◆ Fragmento de lectura ◆
===

Últimamente he visto muchas preguntas sobre qué sucede realmente con los precios cuando la economía se desploma. Así que voy a explicar qué suele ocurrir en una recesión y qué no.



Primero, la lógica básica: cuando la gente tiene menos dinero para gastar, compra menos cosas. Tan simple como eso. Entonces, la demanda cae y los precios siguen. Pero aquí es donde se pone interesante — no todo se abaratá de la misma manera.

¿Los esenciales como comida y servicios públicos? Normalmente se mantienen estables porque la gente todavía los necesita pase lo que pase. Pero las cosas que quieres pero no necesitas — viajes, entretenimiento, bienes de lujo — esas tienden a sufrir un golpe fuerte. Ese es el patrón que solemos ver.

Ahora, ¿los precios bajan en una recesión en el mercado inmobiliario? Sí, generalmente. La vivienda es una de las primeras cosas en abaratarse cuando la economía se pone difícil. Ya lo hemos visto — los precios en San Francisco bajaron un 8.20% desde sus picos de 2022, en San José lo mismo, en Seattle alrededor del 7.80%. Algunos analistas pronostican que los precios de las casas podrían caer hasta un 20% en más de 180 mercados en EE. UU.

¿Y el gas? Eso es más complicado. En 2008, los precios del gas colapsaron — cayeron como un 60% hasta $1.62 por galón. La mayoría de los expertos piensan que una recesión volvería a bajar los precios. Pero aquí está el truco: el gas ya no depende solo de oferta y demanda. La geopolítica importa. La situación en Ucrania nos mostró que factores externos pueden mantener los precios de la energía elevados incluso cuando la demanda disminuye. Además, el gas es esencial — la gente todavía necesita conducir al trabajo, así que la demanda solo puede caer hasta cierto punto.

Los autos son otra historia. Históricamente, los precios de los autos han bajado durante recesiones porque los concesionarios tenían inventario sobrante que necesitaban vender. Pero esta vez podría ser diferente. La pandemia creó caos en las cadenas de suministro, así que el inventario nunca se acumuló como antes. Eso significa que los concesionarios no tendrán montones de vehículos sin vender forzándolos a negociar. Se predice que los precios se mantendrán pegados.

¿Entonces, una recesión es buena para comprar? Sí, a menudo lo es. Cuando los precios bajan, especialmente en artículos de gran valor como casas, es cuando puedes obtener un valor real. La estrategia inteligente suele ser mantener algo de efectivo líquido antes de una caída para no quedar atrapado en inversiones que se deprecian. Debes estar listo para actuar cuando los precios realmente bajen en una recesión.

Lo clave es entender tu mercado local. Cómo una recesión afecta la economía de tu área determinará si realmente verás esas caídas de precios donde vives. No en todos lados la presión es igual.

===

◆ Datos proporcionados ◆
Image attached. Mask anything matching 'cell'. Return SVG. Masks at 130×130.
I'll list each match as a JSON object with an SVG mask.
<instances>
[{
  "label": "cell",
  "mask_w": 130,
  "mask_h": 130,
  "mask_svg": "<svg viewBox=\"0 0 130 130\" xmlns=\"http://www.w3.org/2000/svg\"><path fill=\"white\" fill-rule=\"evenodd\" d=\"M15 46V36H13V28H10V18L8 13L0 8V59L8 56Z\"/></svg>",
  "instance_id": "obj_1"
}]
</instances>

===

◆ Acción requerida ◆
Indique si cada afirmación concuerda con el texto sobre los precios en una recesión y respalde cada respuesta (sí o no) con las palabras decisivas del texto, citadas literalmente. 1. En San Francisco, los precios de la vivienda bajaron un 8.20% desde sus picos de 2022. 2. Los concesionarios de autos tienen hoy montones de vehículos sin vender que los obligarán a negociar. 3. Los esenciales como la comida y los servicios públicos suelen mantenerse estables en una recesión. Para resolver esto, basta con el fragmento; los datos no hacen falta.

◆ Respuesta del ejercicio ◆
1. Sí: «los precios en San Francisco bajaron un 8.20% desde sus picos de 2022».
2. No: «los concesionarios no tendrán montones de vehículos sin vender forzándolos a negociar».
3. Sí: «Normalmente se mantienen estables porque la gente todavía los necesita pase lo que pase».